IT is only when you check the prices for train travel that you begin to feel that Yorkshire is at the end of the world.
The idea of a cheeky museum trip to London on the first Wednesday of January was soon squashed.
As I typed in my destination into the booking website, I could see the pound signs whirring.
Staggeringly, an open return to King’s Cross from Whitby would set me back £313.00p.
Yes, I could get cheaper but that would have meant travelling at a time to suit the railway and theoretically only having a couple of hours in London. Sad to know that a tank full of petrol will get me there and back and possibly in a quicker time than the five hours quoted and cost me £60.
It is no wonder then that our roads are clogged with cars when rail prices are so expensive. It is cheaper to fly to New York than catch a train to London and back. To me, that is outrageous.
In a time of environmental concern about road pollution, shouldn’t the government be doing everything it can to get people off the roads and on to trains? The old slogan of ‘Beat the strain take the train’ has been replaced by ‘take the train and have them rob you blind.’
Having travelled to Istanbul, Madrid and Nice by train, I believe there is no better way of getting around. When you arrive in Paris, the first thing you notice is that the trains are cheaper, run on time, are cleaner and better organised. Even crossing Bulgaria sharing a compartment with a goat and an armed guard is better than going from Malton to York.
So why is it that we cannot get train travel right in this country? After all, we invented the things.
As you wake up this morning, please spare a thought for all those commuters who not only use the trains to get to work, but pay an arm and a leg to do so. It isn’t just in the South where people get the train to work. Yorkshire has its fair share of rail commuters.
Like their southern counterparts, they too are packed into carriages on trains that are often late, overcrowded and forced to pay a king’s ransom for the privilege.
Imagine paying nearly £10,000 of your salary just to get to work. For some, that will be the sting in the tail of the 3.1 per cent price rises this week. Season tickets cannot be claimed against tax due to the HMRC’s stiff criteria. Workers are hit in their pockets yet again with no help from the government.
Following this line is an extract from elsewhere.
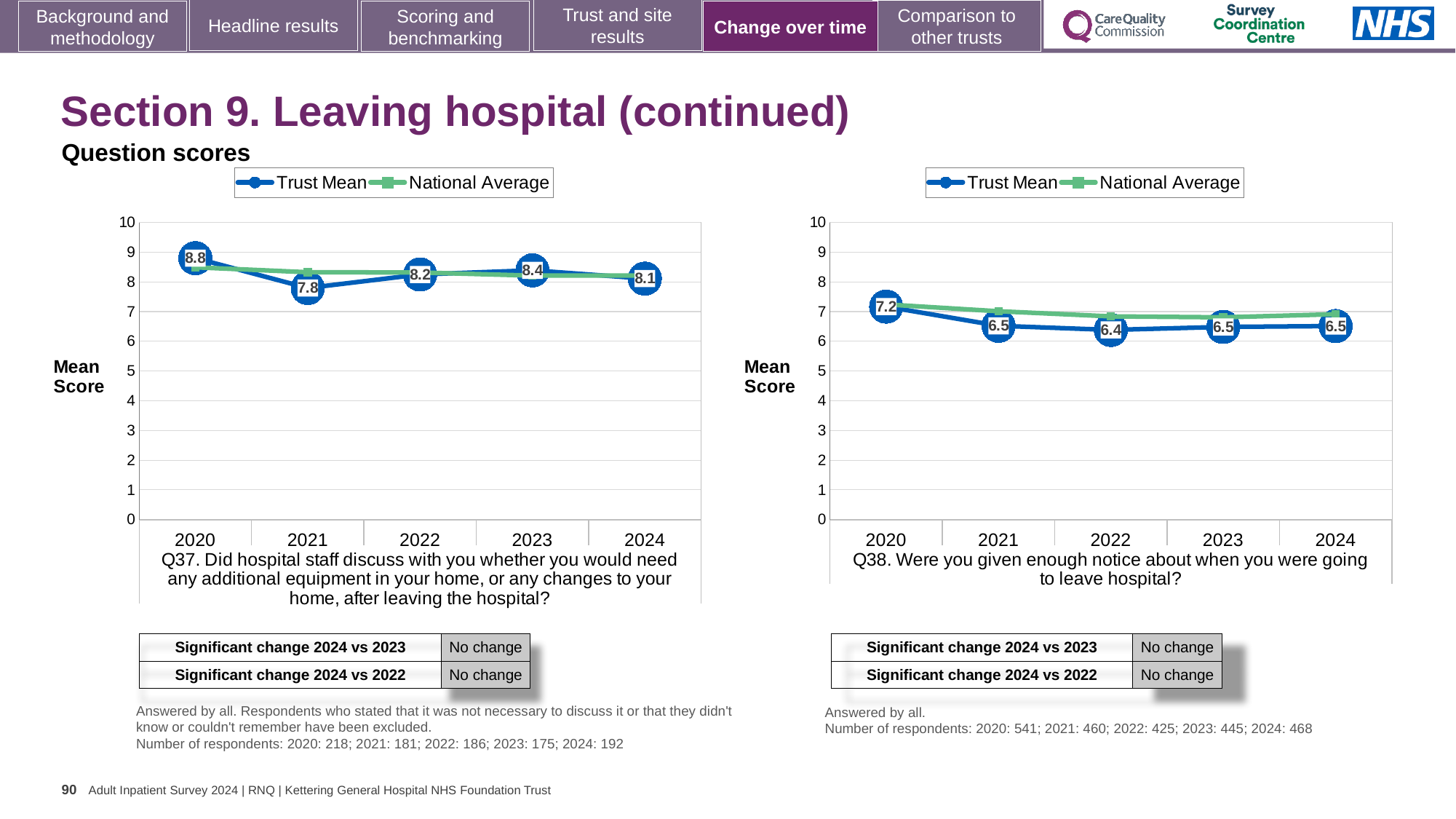
How many years are plotted on the x axis of the Q38 chart (right)? 5 On the Q37 chart (left), is the Trust Mean score for 2023 higher or lower than for 2024? higher On the Q37 chart (left), what is the difference between the Trust Mean scores for 2020 and 2021? 1.0 On the Q37 chart (left), what is the Trust Mean score for 2020? 8.8 What type of chart is used for Q37 (left)? line chart On the Q38 chart (right), which year has the highest Trust Mean score? 2020 On the Q38 chart (right), what is the difference between the Trust Mean scores for 2020 and 2022? 0.8 How many series does the legend of the Q37 chart (left) list? 2 On the Q38 chart (right), what is the Trust Mean score for 2024? 6.5 On the Q38 chart (right), is the National Average value for 2020 greater or less than 6? greater On the Q37 chart (left), which year has the lowest Trust Mean score? 2021 On the Q37 chart (left), what is the Trust Mean score for 2021? 7.8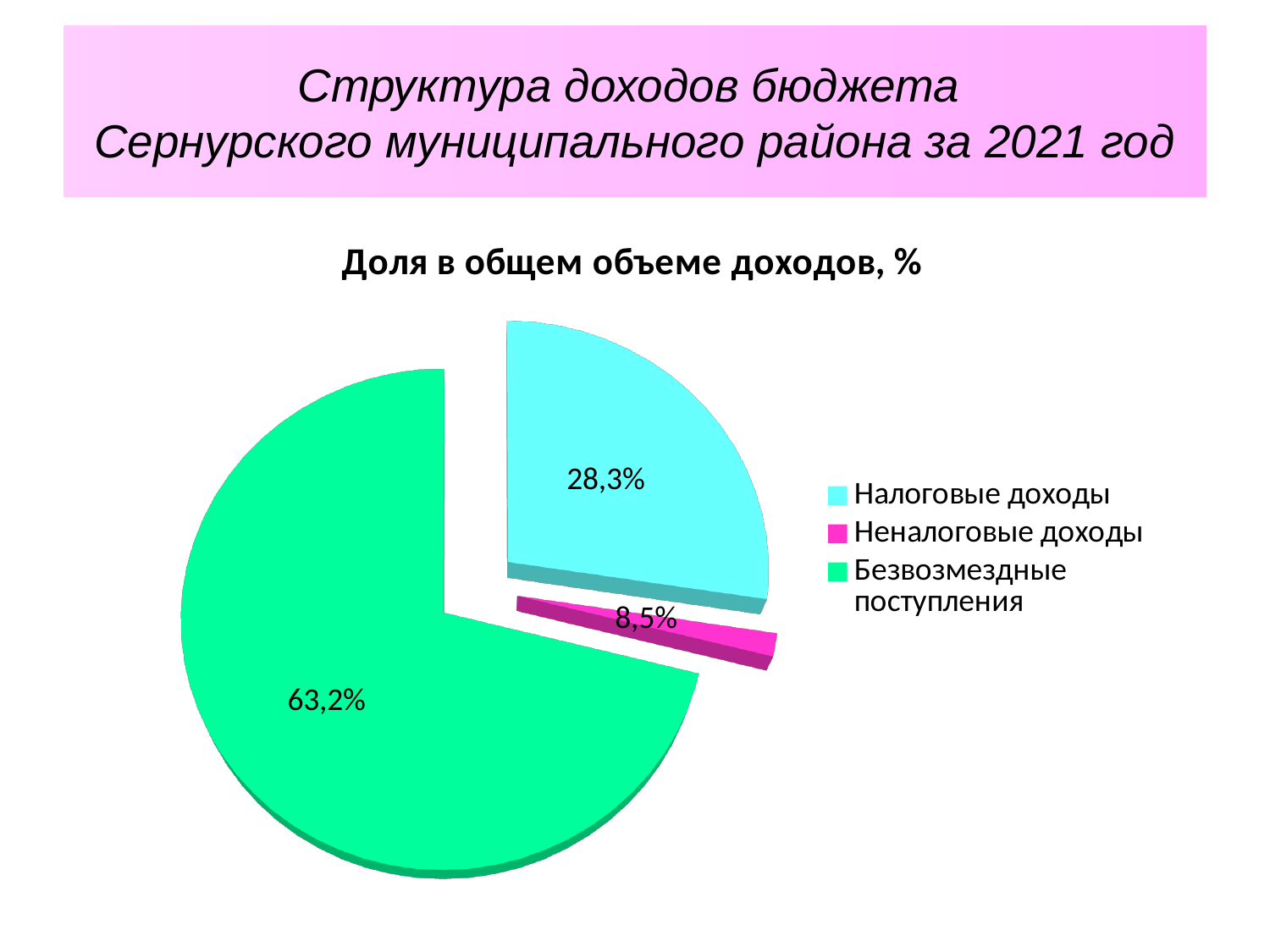
How many categories does the pie chart show? 3 Which is larger: the share of Налоговые доходы or the share of Неналоговые доходы? Налоговые доходы Which category has the smallest share of the pie? Неналоговые доходы What is the share of Безвозмездные поступления in the pie chart? 63,2% What kind of chart is shown on the slide? pie chart What is the share of Налоговые доходы in the pie chart? 28,3% How many entries does the legend list? 3 What is the difference in percentage points between Безвозмездные поступления and Налоговые доходы? 34,9 What colour is the slice for Неналоговые доходы? pink (magenta) What is the share of Неналоговые доходы in the pie chart? 8,5% What is the title of the chart? Доля в общем объеме доходов, % Which category has the largest share of the pie? Безвозмездные поступления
In the last year, there has been chaos on the railways. Strikes, timetable problems, trains not running and leaves on the line have all added to the misery of the train traveller. Why then have the franchise companies been allowed to put up fares yet again for a shoddy service?
Workers are held to ransom. Some have no other way of travel to work other than by the train. Rail companies see them as a cash cow that can be exploited and a financial apple that can be squeezed until the pips squeak.
Britain has the highest rail fares in Europe and the lowest standards of service, with rail punctuality hitting its lowest level in 13 years.
It is astonishing that rail companies have the cheek to raise fares for poorer and poorer services.
Price rises for tickets are worked out by using the Retail Price Index which in itself means higher costs than if the Consumer Price Index was used.
Even though many in Government prefer the CPI method, the change to is being blocked by the RMT union who prefer the Government to use the RPI as it gives them bigger wage packets. So much for workers caring for other workers.
This is despite the RMT securing an inflation-busting 3.6 per cent pay rise for its members who work for Northern, at the same time as causing chaos for passengers by conducting 26 days of strike action last year.
Anthony Smith, chief executive of the independent watchdog Transport Focus, said: “Rail fares are going up after a year blighted by timetable chaos, poor performance and strikes. Until day-to-day reliability returns, with fewer significant delays and cancellations, passenger trust won’t begin to recover.
“Passengers now pour over £10bn a year into the railway alongside significant government investment, so the rail industry cannot be short of funding.”
Private rail companies are crippling the country and should be stopped. Trains should run for people and not for profit. It is now time to renationalise the train industry for the benefit of passengers and not foreign shareholders hell bent on twisting the cash out of British workers. It may have once been called British Rail, but trains are now provided by companies from Germany, France, Holland and Italy.
Passengers will only get cheaper fares when the railways are back in public ownership and not in the control of foreign, faceless multi-national companies.